I have got help from Damon on this question but all I need is help on integrating the answer he gave me into my original equation:

y=-15/20.25(x+1.5)^2+0

Here's Damon's help: (x+1.5)(x+1.5) = x^2 + 1.5 x + 1.5 x + (1.5*1.5)

= x^2 + 3 x + 2.25

So would I put this into my original quadratic equation?

Please and thank you as the help would be much appreciated!

Yes, you can integrate the expression Damon provided into your original equation. Let's break it down step by step:

Original equation: y = -15/20.25(x+1.5)^2 + 0

Step 1: Apply the substitution into your original equation.

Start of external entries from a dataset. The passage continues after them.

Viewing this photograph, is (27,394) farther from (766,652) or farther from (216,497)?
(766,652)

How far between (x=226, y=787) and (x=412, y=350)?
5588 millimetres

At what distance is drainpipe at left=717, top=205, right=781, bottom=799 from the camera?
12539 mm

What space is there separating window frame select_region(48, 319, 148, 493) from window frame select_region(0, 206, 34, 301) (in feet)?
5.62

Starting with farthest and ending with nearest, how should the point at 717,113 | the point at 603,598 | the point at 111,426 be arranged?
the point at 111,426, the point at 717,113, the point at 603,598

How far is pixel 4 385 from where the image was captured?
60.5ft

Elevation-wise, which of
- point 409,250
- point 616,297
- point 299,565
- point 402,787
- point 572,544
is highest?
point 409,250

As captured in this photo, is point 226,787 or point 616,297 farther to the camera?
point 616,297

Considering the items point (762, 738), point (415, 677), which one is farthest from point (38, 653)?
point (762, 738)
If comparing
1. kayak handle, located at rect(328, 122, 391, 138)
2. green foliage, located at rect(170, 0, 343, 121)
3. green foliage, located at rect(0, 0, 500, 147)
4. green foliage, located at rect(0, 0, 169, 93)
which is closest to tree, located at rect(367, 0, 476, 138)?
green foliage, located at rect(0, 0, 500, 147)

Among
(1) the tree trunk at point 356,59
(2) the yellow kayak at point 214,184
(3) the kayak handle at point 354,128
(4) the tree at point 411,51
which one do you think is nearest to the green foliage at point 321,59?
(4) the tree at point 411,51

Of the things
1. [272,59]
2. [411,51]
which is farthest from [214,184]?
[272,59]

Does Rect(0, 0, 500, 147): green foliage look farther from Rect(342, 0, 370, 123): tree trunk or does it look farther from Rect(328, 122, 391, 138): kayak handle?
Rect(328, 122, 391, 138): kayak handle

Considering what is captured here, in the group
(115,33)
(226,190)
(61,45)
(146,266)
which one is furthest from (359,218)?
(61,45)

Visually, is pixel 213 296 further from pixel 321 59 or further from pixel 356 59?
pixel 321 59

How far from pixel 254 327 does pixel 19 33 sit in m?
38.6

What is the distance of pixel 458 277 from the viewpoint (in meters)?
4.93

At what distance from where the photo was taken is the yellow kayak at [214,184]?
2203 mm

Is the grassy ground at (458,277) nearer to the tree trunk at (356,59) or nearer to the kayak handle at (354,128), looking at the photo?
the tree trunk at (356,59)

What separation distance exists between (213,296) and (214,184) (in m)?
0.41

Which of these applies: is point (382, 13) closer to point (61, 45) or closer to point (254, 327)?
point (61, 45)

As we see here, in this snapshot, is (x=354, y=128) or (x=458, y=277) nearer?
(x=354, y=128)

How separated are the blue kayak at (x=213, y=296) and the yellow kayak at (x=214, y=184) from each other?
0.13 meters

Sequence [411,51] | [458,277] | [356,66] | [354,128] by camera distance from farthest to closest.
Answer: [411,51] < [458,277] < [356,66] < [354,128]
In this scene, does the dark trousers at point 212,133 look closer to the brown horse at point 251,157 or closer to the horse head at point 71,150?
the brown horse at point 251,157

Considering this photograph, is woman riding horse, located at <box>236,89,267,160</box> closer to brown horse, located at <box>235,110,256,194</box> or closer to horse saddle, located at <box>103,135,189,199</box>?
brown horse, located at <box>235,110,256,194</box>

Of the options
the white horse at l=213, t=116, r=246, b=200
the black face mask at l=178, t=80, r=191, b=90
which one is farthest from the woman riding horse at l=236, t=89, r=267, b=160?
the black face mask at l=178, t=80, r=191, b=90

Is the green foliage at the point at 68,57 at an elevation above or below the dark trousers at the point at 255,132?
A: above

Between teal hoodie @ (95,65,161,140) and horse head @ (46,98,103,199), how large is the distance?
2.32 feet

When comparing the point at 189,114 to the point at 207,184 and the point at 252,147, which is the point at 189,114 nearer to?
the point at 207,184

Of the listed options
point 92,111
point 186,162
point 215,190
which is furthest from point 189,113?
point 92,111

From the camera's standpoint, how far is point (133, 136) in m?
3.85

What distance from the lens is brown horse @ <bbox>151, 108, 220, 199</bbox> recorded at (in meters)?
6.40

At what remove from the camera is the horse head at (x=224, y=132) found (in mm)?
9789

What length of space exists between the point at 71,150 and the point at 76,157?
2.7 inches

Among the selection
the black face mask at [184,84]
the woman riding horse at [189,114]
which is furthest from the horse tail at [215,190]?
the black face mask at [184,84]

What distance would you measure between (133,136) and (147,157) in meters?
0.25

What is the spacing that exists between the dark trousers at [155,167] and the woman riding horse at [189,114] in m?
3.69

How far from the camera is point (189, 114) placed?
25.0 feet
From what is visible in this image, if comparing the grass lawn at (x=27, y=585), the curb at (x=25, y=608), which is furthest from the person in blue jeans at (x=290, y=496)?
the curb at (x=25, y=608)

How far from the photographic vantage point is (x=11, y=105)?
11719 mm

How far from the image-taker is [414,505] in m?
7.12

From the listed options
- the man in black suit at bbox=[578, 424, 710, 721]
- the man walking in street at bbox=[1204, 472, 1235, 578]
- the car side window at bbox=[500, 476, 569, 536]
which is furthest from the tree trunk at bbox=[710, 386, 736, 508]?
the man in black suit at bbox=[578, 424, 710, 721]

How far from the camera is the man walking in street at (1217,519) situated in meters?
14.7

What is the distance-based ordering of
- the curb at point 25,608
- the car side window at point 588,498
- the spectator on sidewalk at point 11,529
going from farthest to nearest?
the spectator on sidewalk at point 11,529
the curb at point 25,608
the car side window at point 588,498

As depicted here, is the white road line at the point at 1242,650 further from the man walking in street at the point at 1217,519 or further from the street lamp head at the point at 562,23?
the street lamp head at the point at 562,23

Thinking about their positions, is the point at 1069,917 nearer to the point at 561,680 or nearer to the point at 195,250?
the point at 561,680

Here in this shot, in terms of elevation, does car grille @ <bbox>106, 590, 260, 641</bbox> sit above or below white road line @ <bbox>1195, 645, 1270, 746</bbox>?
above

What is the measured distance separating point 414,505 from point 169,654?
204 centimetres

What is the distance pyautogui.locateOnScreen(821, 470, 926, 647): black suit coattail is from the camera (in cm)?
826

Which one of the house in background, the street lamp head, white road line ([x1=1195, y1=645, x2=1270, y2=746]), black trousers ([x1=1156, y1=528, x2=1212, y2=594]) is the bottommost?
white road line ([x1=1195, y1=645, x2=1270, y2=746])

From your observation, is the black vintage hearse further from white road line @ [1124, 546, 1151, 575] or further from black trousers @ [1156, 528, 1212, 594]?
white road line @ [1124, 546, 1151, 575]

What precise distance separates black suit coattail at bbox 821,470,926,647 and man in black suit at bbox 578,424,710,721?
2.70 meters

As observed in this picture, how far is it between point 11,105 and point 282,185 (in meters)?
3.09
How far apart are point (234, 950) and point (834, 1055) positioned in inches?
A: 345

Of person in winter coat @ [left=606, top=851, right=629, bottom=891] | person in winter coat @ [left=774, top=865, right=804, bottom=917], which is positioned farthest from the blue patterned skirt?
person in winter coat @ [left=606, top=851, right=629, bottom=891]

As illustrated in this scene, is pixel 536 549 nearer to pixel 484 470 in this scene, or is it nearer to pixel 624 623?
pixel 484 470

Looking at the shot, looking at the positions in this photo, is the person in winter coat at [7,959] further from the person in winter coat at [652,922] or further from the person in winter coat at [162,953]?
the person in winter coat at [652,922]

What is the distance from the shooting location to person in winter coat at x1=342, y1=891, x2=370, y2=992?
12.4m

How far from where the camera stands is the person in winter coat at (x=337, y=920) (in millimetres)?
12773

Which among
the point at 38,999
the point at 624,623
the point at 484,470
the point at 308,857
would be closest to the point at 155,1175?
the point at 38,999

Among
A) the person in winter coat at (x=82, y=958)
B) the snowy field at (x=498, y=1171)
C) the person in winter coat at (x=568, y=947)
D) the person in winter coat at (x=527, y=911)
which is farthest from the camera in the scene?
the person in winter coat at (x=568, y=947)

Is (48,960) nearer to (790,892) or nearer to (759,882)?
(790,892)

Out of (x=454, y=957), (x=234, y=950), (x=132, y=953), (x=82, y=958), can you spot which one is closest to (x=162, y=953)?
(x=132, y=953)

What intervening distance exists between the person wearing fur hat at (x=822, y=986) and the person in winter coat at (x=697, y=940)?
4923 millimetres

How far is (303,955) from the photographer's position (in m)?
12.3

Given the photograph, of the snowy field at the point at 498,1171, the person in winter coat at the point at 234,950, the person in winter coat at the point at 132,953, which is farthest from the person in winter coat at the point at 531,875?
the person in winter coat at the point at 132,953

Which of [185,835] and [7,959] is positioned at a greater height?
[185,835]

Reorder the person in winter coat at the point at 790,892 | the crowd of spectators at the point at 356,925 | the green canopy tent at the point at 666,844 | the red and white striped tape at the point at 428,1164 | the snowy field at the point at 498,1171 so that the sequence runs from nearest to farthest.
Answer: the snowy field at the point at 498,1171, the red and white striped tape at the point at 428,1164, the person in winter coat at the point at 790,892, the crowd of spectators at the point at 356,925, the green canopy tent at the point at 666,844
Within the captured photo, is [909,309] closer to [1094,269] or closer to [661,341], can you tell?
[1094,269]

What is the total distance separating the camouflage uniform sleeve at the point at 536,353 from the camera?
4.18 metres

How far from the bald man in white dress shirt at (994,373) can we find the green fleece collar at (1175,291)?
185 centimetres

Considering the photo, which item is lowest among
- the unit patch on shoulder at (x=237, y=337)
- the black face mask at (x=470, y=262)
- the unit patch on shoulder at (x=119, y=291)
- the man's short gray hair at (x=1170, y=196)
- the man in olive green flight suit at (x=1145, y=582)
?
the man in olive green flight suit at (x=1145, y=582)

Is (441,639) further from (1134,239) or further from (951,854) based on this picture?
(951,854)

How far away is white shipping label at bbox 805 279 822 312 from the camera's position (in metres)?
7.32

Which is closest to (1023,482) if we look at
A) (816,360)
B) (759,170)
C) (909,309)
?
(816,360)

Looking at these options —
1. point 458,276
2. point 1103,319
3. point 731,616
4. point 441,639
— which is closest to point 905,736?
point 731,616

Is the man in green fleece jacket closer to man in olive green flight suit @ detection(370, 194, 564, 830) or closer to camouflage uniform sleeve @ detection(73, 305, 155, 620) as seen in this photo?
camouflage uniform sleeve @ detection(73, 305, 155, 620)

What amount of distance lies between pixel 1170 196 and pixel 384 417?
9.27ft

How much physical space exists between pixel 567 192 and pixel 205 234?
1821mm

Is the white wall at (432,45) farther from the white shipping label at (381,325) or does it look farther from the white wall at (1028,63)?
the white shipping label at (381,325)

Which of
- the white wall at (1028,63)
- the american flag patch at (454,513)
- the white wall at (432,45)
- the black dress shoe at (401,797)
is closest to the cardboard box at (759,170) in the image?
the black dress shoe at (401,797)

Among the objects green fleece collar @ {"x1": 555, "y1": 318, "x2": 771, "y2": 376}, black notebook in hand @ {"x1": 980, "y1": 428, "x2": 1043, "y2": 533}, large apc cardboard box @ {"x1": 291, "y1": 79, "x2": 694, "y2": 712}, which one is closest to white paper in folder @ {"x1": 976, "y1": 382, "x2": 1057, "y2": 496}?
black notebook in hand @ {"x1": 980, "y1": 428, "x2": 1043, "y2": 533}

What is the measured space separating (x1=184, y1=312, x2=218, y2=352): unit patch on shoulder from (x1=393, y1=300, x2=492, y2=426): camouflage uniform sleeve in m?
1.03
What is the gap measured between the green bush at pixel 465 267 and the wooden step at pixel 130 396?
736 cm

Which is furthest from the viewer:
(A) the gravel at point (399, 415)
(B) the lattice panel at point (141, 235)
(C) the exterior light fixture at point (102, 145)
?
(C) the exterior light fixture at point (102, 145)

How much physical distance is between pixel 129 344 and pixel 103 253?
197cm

Replace (x+1.5)^2 with the expanded expression provided by Damon:

y = -15/20.25 * (x^2 + 3x + 2.25) + 0

Step 2: Simplify the expression by multiplying the coefficient (-15/20.25) with each term inside the parentheses:

y = (-15/20.25) * x^2 + (-15/20.25) * 3x + (-15/20.25) * 2.25

Simplifying further gives:

y = (-15/20.25) * x^2 - (45/20.25) * x - (33.75/20.25)

You can simplify the coefficients if desired, but this is the final form of the equation obtained by integrating Damon's help into your original quadratic equation.

Hope this helps! Let me know if you have any further questions.